* _Given records_
##########
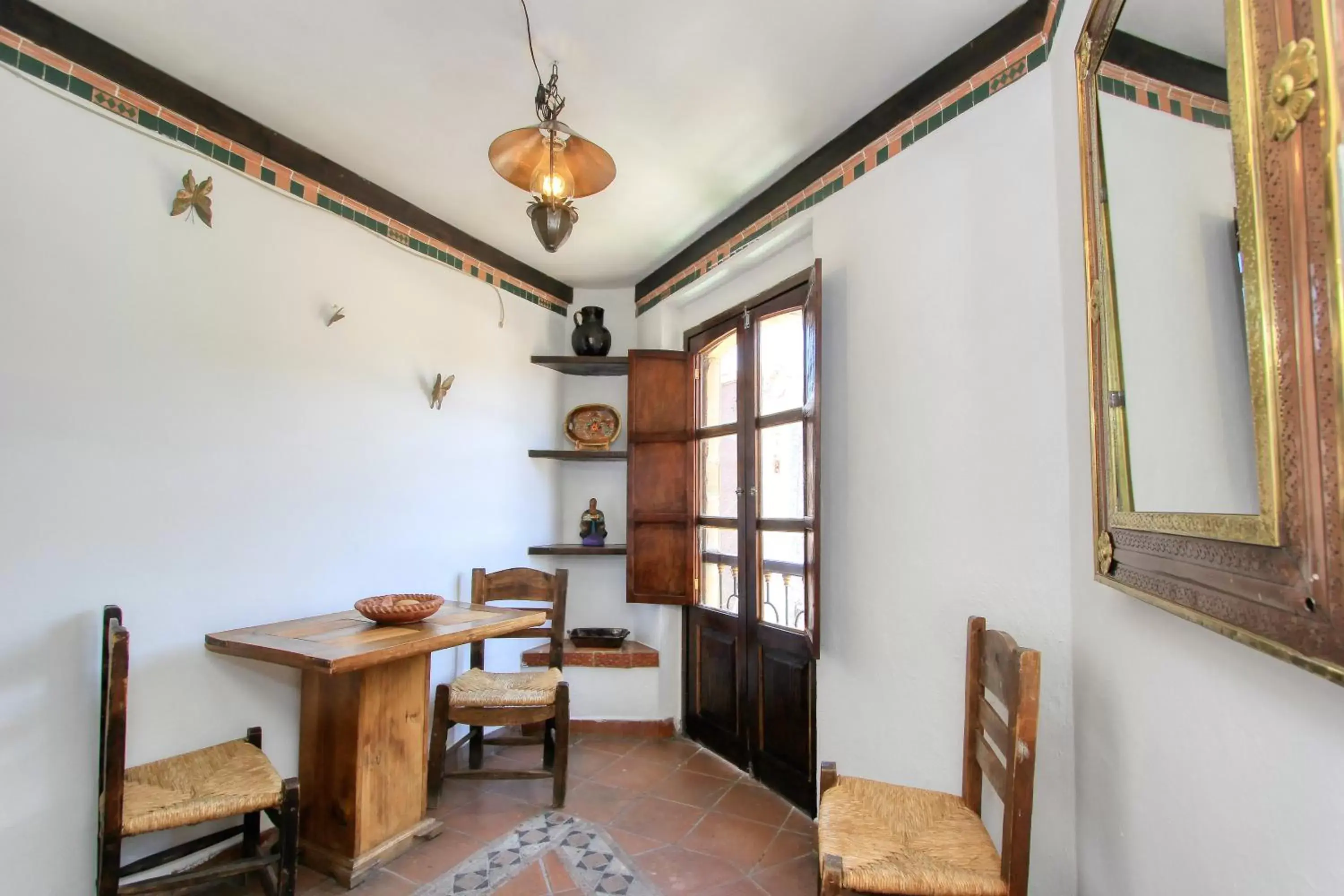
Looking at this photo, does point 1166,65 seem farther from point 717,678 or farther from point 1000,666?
point 717,678

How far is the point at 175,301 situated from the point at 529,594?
200cm

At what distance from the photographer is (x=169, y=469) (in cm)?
206

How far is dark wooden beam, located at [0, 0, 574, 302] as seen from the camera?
181 cm

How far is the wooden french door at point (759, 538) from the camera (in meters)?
2.51

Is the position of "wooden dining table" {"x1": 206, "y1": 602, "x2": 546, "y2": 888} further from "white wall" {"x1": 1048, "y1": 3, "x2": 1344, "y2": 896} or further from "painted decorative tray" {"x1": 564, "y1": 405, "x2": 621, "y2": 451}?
"white wall" {"x1": 1048, "y1": 3, "x2": 1344, "y2": 896}

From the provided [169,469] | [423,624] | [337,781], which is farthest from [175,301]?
[337,781]

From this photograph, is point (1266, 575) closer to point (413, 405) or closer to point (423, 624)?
point (423, 624)

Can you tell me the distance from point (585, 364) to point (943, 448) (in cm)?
238

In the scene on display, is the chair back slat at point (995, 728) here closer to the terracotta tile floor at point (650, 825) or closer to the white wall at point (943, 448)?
the white wall at point (943, 448)

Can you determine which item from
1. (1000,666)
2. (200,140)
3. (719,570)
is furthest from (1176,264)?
(200,140)

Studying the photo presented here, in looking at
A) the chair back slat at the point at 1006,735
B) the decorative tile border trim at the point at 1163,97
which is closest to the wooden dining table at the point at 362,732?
the chair back slat at the point at 1006,735

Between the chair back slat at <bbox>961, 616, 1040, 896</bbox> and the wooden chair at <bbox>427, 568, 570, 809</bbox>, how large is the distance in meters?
→ 1.65

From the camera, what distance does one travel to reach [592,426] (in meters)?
4.03

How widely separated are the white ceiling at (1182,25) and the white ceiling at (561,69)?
0.94 metres
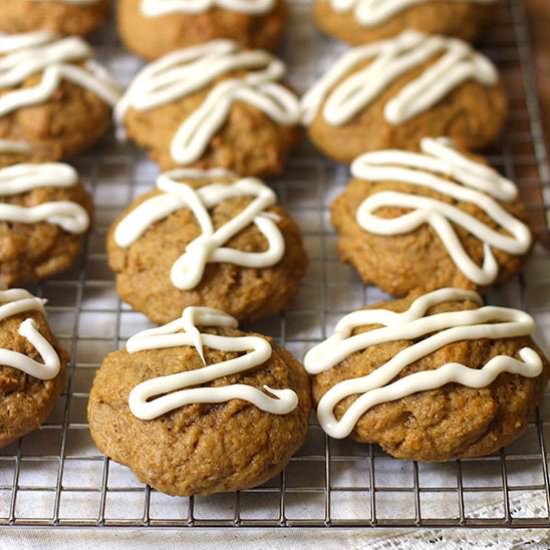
##########
* _What is required_
Extract every line of the records in which the word "meters" appears, and copy each of those lines in full.

* _Answer to this problem_
How far is the wooden french door at point (759, 538) from the camera (in meters)?
Between the chair back slat at <bbox>961, 616, 1040, 896</bbox> and the wooden chair at <bbox>427, 568, 570, 809</bbox>, how large is the distance in meters?
From the camera, what distance does one travel to reach [592,426] (in meters)?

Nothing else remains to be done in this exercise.